Begin Information shown

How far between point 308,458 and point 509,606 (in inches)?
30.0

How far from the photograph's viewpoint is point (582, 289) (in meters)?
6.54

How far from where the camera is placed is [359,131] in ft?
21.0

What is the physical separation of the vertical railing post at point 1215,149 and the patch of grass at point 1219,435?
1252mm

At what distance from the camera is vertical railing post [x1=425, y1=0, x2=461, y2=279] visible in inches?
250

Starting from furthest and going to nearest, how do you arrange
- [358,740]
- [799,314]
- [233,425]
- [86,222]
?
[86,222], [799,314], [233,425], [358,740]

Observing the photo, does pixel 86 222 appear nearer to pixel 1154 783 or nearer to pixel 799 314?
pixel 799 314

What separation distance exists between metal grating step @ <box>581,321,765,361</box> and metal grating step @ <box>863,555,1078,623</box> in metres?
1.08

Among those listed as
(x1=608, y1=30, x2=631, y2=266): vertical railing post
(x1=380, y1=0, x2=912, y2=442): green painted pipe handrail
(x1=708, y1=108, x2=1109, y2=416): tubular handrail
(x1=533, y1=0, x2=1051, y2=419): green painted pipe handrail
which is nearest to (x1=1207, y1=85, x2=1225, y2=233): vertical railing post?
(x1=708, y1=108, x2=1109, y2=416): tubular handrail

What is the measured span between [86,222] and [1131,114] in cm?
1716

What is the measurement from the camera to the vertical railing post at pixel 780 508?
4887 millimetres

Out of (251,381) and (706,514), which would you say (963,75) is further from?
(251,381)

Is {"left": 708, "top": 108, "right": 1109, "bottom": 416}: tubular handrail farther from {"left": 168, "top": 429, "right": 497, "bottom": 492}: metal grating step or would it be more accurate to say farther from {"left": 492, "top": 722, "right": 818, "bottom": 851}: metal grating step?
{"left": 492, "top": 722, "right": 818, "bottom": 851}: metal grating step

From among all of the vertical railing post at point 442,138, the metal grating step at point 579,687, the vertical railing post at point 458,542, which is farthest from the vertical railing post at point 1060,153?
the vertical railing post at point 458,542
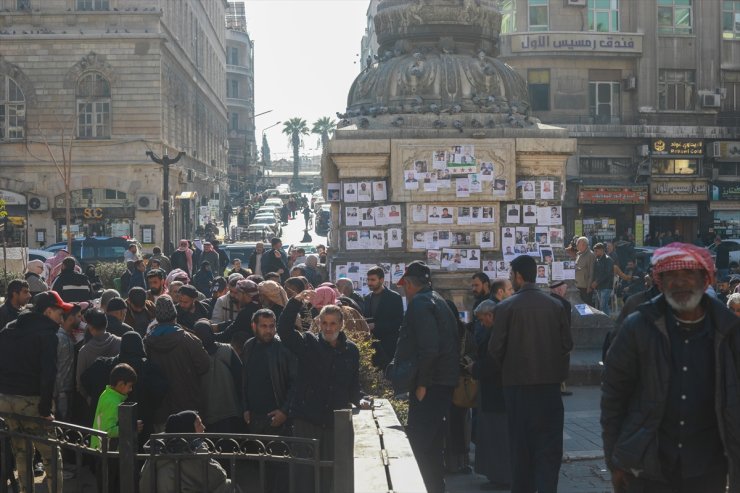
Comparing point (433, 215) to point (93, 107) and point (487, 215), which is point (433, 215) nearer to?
point (487, 215)

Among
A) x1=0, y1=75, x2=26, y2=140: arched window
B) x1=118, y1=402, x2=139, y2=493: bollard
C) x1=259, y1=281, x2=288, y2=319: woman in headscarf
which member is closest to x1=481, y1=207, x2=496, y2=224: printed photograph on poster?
x1=259, y1=281, x2=288, y2=319: woman in headscarf

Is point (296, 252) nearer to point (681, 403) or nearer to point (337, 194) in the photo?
point (337, 194)

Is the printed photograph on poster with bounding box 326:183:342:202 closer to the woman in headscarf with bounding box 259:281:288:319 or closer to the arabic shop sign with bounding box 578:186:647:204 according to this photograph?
the woman in headscarf with bounding box 259:281:288:319

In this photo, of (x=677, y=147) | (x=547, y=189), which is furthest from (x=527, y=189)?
(x=677, y=147)

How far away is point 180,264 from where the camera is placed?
66.6 ft

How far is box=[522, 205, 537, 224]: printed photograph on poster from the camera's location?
13750 millimetres

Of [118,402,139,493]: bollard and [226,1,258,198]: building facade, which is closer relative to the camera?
[118,402,139,493]: bollard

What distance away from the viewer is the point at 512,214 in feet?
45.0

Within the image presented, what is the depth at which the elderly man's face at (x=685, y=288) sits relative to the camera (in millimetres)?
4977

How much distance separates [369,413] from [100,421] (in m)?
1.83

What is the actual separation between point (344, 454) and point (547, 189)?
9.15m

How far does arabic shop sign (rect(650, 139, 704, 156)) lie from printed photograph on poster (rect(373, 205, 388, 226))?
103 feet

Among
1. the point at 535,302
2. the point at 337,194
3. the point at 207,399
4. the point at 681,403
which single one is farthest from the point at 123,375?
the point at 337,194

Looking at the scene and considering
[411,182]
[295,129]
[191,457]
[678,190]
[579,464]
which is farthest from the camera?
[295,129]
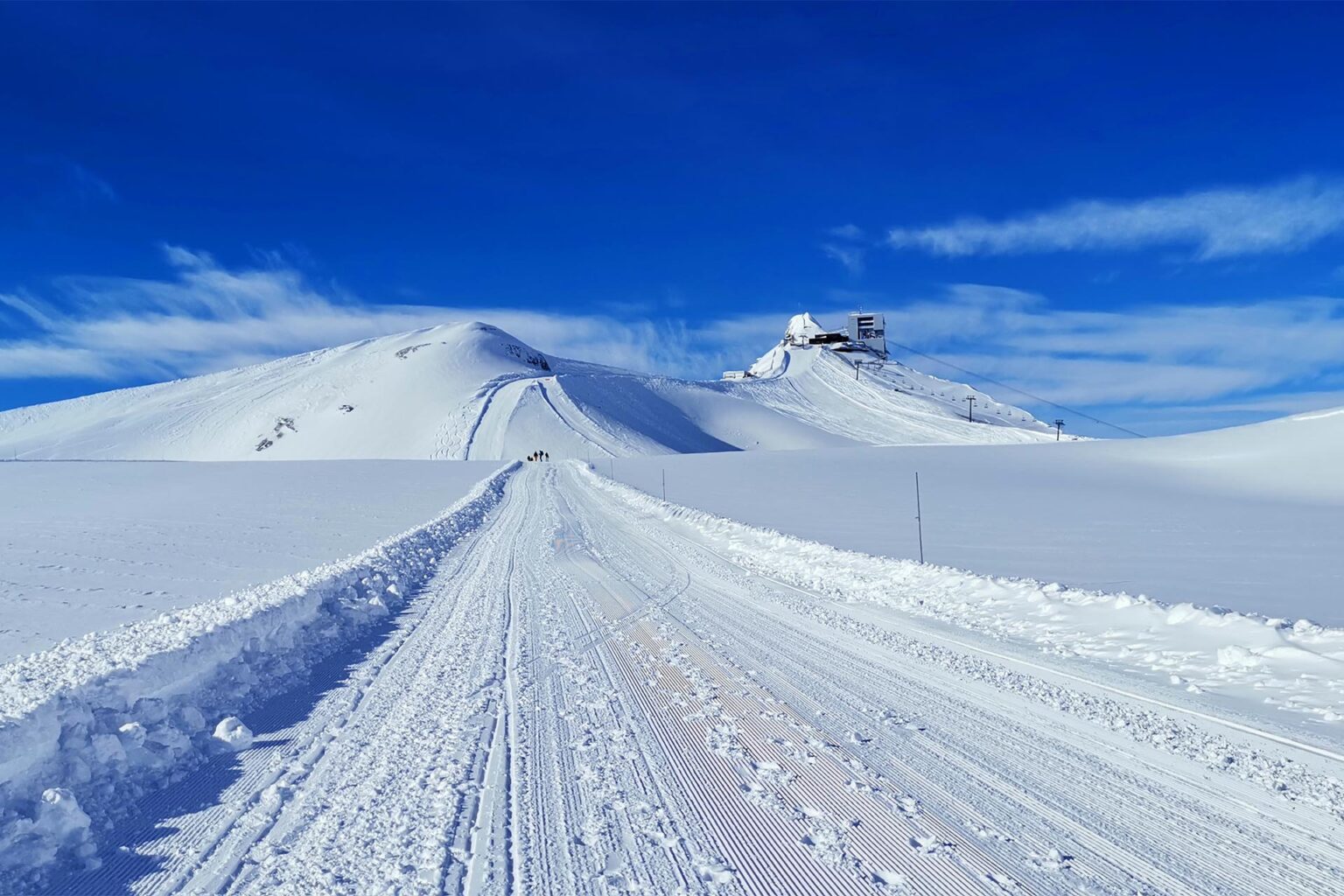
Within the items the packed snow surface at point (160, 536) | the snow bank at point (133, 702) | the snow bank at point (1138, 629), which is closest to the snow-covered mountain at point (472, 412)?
the packed snow surface at point (160, 536)

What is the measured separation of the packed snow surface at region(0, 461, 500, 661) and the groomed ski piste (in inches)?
102

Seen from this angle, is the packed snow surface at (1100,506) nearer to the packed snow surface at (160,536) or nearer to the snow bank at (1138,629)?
the snow bank at (1138,629)

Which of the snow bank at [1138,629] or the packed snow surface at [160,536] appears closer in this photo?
the snow bank at [1138,629]


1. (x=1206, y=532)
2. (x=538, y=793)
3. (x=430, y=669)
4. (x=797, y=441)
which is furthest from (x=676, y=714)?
(x=797, y=441)

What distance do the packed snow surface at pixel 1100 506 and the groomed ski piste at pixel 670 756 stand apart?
4300 millimetres

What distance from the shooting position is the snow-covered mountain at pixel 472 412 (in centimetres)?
10125

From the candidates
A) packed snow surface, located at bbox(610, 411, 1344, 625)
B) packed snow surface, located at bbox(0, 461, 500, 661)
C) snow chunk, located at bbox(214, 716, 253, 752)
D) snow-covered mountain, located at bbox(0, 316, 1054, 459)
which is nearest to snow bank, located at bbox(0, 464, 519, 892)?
snow chunk, located at bbox(214, 716, 253, 752)

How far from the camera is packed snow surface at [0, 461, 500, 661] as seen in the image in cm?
999

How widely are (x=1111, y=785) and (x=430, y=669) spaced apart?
5182mm

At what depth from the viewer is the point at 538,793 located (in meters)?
4.21

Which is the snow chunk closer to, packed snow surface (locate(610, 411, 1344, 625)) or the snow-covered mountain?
packed snow surface (locate(610, 411, 1344, 625))

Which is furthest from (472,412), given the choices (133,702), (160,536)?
(133,702)

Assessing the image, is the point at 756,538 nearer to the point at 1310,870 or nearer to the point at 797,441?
the point at 1310,870

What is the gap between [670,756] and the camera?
4.73 meters
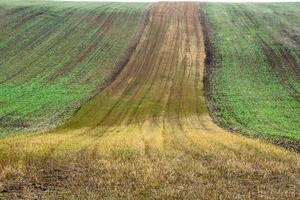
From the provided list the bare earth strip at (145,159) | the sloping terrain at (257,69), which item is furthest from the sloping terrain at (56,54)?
the sloping terrain at (257,69)

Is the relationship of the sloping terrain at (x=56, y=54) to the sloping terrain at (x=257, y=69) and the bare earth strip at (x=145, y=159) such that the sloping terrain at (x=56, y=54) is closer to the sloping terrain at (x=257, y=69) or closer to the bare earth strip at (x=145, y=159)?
the bare earth strip at (x=145, y=159)

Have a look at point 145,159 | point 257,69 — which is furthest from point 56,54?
point 145,159

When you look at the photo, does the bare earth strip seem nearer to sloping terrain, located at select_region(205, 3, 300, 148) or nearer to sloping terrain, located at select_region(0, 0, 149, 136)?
sloping terrain, located at select_region(205, 3, 300, 148)

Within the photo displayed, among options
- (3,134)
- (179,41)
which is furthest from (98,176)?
(179,41)

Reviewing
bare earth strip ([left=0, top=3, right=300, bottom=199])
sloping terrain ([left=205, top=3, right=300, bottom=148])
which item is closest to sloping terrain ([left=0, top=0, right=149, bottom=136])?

End Information shown

▸ Exercise goal
List each line of the records above that contains the word "away", copying every such line in full. Treat uppercase and lowercase as different.

▸ Answer to the problem
How far away is point 180,264 from where the camera is placed?
What distance away from the viewer is the point at 512,214 in feet?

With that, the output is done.